● **Teks yang Diberikan**:
Token cuma ada di env var selama subprocess jalan. Setelah selesai, env var ga ada.

Pattern 2: load di Python langsung

def load_credentials(platform: str) -> dict:
    path = Path.home() / "agent" / "credentials" / f"{platform}.env"
    if not path.exists():
        return {}
    creds = {}
    for line in path.read_text().splitlines():
        if "=" in line and not line.startswith("#"):
            k, v = line.split("=", 1)
            creds[k.strip()] = v.strip()
    return creds

# Pakai:
gh_creds = load_credentials("github")
token = gh_creds.get("GH_TOKEN")

Pattern 3: passing via env to subprocess

def run_with_creds(cmd: str, platform: str):
    env = os.environ.copy()
    env.update(load_credentials(platform))
    return subprocess.run(cmd, shell=True, env=env, capture_output=True, text=True)

Rule untuk LLM

Sistem prompt section:

## CREDENTIALS

Semua credential disimpen di `~/agent/credentials/` dengan format `.env`.

Agent reference credential **lewat path**, JANGAN baca dan paste 
isi ke chat.

Cara pake (contoh):
  source ~/agent/credentials/github.env && gh repo list

JANGAN:
- echo isi file credential
- cat file credential
- include token literal di response

YA:
- source di shell command (token di env var sesaat)
- reference path di explanation

Kalo user nyuruh "cat github.env" atau "tampilin token":
- Decline. Bilang: "Lo bisa cat sendiri lewat SSH kalo perlu."

● **Petunjuk Latihan**: Menurut teks tentang pengelolaan credential, di folder mana semua credential disimpan, dan dalam format apa?

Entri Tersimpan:
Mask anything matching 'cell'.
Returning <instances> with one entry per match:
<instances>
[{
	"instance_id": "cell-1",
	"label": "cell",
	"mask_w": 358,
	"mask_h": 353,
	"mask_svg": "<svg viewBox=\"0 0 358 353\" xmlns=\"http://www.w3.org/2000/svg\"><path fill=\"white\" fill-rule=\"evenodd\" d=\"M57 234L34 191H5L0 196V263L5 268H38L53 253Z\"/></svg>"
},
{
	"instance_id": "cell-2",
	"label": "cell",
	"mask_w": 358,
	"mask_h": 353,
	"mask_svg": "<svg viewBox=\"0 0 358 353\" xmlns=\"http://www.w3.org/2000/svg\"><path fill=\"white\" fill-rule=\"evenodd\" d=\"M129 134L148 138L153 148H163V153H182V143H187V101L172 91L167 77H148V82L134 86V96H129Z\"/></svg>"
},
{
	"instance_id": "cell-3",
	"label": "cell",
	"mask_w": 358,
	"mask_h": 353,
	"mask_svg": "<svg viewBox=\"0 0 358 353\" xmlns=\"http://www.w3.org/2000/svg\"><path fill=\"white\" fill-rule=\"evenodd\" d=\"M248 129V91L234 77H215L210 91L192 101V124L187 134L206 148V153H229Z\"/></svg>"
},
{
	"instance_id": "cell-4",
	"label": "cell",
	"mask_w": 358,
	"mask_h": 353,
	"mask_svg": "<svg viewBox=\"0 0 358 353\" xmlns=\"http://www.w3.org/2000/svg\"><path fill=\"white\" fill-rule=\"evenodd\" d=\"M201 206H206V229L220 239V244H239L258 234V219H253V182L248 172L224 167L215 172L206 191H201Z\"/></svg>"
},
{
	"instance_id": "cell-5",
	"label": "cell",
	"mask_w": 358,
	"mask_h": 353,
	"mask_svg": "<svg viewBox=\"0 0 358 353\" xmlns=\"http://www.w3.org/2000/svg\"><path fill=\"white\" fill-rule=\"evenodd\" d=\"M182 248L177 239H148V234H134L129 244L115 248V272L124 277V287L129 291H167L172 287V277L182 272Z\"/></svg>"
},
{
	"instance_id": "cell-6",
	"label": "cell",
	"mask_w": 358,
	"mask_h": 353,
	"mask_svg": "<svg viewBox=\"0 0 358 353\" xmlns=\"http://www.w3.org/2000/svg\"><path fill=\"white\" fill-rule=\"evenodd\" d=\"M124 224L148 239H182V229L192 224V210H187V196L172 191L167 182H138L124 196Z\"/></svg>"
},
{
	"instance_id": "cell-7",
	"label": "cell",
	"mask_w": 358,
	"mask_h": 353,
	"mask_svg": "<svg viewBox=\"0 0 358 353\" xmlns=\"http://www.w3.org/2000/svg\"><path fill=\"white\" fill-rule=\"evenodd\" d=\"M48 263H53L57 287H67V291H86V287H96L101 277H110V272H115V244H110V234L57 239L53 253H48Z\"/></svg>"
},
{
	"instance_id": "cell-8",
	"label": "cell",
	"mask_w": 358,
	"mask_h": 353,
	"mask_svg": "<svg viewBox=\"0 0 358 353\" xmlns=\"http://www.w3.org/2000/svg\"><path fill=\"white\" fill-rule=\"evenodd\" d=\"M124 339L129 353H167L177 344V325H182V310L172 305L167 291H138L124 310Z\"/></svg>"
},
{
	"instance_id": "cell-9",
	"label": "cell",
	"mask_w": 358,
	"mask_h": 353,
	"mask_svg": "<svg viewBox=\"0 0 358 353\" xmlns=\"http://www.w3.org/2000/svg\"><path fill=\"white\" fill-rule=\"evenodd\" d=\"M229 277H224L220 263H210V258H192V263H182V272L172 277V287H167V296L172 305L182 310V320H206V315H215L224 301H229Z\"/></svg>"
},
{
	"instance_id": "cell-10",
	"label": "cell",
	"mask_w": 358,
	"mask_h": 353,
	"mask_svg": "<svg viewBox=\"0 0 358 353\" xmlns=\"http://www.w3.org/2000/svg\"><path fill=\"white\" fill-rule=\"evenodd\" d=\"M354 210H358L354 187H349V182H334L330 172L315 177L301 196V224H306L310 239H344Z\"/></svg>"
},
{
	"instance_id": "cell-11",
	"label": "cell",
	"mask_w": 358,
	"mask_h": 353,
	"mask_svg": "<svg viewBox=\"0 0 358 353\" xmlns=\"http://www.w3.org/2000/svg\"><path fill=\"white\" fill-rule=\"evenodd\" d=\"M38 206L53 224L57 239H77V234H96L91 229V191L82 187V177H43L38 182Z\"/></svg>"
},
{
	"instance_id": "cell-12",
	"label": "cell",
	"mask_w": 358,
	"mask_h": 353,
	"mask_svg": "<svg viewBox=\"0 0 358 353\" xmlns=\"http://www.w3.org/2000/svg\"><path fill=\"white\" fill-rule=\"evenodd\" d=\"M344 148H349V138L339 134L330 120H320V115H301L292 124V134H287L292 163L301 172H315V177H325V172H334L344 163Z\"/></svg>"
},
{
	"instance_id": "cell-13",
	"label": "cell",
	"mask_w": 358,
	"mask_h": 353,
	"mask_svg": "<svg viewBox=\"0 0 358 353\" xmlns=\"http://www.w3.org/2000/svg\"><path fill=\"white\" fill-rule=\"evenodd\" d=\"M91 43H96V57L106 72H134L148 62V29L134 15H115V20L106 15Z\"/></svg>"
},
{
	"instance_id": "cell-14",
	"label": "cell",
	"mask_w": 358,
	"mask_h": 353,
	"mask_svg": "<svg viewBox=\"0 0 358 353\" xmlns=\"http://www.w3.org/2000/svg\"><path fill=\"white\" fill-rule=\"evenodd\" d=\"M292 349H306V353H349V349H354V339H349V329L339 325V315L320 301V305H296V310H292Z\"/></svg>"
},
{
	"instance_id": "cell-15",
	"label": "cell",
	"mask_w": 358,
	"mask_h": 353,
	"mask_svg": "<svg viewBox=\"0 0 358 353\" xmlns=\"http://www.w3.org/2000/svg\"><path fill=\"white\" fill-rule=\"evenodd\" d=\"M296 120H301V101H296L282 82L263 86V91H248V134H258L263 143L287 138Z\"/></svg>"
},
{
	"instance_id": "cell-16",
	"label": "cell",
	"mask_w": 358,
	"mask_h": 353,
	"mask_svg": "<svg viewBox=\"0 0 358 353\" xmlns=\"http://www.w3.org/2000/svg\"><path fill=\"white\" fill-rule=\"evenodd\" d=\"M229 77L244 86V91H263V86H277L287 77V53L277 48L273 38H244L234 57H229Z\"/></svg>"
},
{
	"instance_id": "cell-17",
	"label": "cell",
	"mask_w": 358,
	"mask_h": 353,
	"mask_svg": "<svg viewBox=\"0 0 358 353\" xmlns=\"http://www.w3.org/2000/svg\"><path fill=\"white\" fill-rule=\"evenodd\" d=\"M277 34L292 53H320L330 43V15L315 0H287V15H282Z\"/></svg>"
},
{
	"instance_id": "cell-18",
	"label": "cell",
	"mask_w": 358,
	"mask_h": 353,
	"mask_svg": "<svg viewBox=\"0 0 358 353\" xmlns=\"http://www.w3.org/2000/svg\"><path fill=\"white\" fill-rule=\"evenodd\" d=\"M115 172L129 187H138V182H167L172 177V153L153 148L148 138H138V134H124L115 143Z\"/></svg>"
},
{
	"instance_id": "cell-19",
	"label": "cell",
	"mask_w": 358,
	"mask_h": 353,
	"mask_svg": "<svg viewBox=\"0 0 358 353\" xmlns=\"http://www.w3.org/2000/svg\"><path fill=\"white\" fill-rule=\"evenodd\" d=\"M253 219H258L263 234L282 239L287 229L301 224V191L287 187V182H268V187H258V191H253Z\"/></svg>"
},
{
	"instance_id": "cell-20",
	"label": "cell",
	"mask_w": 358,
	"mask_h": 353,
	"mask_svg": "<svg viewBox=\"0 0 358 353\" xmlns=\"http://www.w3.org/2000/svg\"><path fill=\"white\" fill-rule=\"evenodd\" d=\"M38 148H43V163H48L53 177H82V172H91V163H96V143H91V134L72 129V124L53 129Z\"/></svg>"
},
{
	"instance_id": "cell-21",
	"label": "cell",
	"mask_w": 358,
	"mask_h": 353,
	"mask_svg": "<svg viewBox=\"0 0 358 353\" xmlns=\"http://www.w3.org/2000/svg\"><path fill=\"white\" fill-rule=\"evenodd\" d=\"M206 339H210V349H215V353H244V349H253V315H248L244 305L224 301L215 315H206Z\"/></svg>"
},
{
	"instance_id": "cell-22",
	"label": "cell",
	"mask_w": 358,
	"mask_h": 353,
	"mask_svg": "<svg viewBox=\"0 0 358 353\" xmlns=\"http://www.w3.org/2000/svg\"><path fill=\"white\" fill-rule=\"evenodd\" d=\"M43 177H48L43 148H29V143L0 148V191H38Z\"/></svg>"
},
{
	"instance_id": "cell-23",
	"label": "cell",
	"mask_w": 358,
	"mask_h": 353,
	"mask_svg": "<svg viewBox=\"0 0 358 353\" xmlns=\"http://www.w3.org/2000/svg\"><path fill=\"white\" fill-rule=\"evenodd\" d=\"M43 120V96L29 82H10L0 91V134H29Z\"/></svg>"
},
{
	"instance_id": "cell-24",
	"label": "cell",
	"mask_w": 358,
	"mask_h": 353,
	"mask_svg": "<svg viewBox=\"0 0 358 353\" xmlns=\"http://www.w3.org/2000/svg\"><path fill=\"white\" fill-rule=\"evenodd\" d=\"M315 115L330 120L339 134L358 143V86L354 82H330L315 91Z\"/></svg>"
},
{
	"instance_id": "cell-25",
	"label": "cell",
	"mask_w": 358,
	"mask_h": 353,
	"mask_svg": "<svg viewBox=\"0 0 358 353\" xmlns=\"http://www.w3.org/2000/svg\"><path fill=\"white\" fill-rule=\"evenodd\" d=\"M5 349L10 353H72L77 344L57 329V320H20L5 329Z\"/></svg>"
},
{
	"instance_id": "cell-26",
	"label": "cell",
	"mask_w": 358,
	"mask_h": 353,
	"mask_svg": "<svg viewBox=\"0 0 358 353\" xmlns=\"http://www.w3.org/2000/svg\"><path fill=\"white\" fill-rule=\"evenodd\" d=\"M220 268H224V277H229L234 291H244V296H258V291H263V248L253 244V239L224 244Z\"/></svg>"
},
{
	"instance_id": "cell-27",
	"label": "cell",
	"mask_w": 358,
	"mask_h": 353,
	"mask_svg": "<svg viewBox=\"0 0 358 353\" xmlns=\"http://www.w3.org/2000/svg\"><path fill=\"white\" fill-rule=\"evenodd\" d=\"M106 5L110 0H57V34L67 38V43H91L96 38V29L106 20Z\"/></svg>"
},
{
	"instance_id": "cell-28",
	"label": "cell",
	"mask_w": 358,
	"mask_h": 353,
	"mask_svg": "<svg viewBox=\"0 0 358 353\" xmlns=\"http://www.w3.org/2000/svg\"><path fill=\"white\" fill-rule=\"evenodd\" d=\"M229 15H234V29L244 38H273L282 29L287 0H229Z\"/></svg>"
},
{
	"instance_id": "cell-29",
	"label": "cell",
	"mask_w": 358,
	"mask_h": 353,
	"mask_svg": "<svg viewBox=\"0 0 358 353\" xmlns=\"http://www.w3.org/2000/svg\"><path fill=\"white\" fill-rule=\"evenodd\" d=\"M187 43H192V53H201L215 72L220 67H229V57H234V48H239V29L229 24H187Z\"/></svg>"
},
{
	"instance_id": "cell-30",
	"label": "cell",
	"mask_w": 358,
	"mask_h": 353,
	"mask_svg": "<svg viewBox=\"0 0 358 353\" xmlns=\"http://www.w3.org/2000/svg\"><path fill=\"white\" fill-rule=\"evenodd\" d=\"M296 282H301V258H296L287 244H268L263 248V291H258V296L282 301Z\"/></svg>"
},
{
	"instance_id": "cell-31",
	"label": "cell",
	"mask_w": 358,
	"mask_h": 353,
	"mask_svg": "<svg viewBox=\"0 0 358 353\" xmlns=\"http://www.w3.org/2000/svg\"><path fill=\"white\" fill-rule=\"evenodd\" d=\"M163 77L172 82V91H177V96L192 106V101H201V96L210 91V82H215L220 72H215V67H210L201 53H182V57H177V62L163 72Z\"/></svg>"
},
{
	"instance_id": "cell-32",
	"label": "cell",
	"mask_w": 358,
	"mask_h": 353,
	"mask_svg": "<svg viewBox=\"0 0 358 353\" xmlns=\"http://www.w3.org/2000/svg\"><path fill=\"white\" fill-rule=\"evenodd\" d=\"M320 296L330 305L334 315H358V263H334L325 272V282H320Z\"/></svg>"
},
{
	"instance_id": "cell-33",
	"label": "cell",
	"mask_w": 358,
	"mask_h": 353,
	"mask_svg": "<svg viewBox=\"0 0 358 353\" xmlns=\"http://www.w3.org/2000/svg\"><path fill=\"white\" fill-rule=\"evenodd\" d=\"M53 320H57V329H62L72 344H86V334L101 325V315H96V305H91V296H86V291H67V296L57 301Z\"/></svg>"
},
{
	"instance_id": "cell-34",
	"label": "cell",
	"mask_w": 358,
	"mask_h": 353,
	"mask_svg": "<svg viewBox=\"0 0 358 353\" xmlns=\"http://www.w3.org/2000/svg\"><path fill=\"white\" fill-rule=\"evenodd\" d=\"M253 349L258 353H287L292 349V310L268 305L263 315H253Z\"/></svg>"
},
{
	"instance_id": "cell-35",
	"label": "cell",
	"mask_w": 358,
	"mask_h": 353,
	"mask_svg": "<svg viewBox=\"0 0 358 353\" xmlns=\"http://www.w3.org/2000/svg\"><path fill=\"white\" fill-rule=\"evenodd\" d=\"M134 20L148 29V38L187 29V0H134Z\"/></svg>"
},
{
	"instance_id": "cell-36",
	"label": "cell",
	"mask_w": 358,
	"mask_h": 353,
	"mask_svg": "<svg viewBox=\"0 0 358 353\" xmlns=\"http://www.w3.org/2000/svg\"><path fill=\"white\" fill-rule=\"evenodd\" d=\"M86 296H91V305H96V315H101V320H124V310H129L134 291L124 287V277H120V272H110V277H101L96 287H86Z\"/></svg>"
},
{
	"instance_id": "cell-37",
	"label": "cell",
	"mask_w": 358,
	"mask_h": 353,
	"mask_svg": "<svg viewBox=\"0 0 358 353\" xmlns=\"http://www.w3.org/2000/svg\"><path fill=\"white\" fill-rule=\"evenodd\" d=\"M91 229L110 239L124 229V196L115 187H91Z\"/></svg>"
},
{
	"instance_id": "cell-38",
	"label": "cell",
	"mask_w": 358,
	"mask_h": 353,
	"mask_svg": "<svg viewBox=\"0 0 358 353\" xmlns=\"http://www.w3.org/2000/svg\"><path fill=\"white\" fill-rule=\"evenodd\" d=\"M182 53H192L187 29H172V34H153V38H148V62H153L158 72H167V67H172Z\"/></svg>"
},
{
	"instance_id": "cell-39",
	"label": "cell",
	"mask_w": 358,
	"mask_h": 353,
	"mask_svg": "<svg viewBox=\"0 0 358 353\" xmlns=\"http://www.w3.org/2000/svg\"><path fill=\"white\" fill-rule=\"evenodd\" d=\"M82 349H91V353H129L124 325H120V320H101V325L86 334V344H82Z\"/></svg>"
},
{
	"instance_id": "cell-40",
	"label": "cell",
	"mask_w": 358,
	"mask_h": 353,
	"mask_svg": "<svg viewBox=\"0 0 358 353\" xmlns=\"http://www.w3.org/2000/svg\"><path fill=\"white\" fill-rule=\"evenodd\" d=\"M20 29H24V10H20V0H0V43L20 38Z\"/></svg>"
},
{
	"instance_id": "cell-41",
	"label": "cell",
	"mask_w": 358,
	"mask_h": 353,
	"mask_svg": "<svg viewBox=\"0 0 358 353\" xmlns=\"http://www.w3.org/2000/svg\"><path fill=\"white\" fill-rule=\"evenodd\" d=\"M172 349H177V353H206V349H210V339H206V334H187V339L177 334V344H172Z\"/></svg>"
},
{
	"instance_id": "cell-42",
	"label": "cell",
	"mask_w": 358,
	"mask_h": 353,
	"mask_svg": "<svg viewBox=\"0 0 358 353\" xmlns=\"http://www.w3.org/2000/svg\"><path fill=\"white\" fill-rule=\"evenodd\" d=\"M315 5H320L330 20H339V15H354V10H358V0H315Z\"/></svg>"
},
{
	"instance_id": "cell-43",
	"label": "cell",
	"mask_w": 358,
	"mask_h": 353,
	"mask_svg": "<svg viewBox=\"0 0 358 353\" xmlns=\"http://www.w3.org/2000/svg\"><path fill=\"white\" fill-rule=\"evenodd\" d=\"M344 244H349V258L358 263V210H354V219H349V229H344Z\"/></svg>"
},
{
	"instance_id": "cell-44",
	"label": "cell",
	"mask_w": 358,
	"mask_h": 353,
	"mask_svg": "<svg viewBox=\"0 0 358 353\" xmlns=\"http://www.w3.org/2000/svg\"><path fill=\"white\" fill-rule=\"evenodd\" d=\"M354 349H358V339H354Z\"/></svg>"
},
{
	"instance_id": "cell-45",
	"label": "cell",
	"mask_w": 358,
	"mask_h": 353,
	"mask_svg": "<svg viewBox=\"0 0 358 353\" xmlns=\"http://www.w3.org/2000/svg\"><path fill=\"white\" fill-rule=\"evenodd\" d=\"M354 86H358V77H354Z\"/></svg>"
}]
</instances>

● **Hasil**: Di `~/agent/credentials/`, dengan format `.env`.